-- START OF DATA EXCERPTS --
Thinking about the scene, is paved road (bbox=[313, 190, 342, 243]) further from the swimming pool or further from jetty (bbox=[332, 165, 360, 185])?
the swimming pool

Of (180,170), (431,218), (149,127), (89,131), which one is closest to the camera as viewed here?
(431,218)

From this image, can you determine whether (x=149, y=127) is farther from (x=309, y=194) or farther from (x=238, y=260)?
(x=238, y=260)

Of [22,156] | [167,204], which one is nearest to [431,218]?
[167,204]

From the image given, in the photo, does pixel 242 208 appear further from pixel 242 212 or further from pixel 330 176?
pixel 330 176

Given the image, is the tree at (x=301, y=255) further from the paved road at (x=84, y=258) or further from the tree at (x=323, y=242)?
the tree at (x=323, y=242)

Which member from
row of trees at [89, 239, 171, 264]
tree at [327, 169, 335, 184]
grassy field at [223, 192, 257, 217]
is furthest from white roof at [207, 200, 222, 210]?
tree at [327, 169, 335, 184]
-- END OF DATA EXCERPTS --
GOAL OF THE EXERCISE
Copy all of the dataset rows above word for word.

FINISHED ANSWER
Thinking about the scene, is paved road (bbox=[313, 190, 342, 243]) further from the swimming pool or further from jetty (bbox=[332, 165, 360, 185])?
the swimming pool

Of (180,170), (431,218), (149,127), (89,131), which one is closest to the camera as viewed here?
(431,218)

From this image, can you determine whether (x=149, y=127) is farther from (x=309, y=194) or farther from (x=238, y=260)?
(x=238, y=260)

Of [22,156] | [167,204], which one is nearest to [431,218]?
[167,204]

From the image given, in the photo, does pixel 242 208 appear further from pixel 242 212 or further from pixel 330 176?
pixel 330 176

Given the image, is the tree at (x=301, y=255) further from the paved road at (x=84, y=258) or further from the tree at (x=323, y=242)?
the tree at (x=323, y=242)

Which member from
row of trees at [89, 239, 171, 264]
tree at [327, 169, 335, 184]
grassy field at [223, 192, 257, 217]
is furthest from white roof at [207, 200, 222, 210]?
tree at [327, 169, 335, 184]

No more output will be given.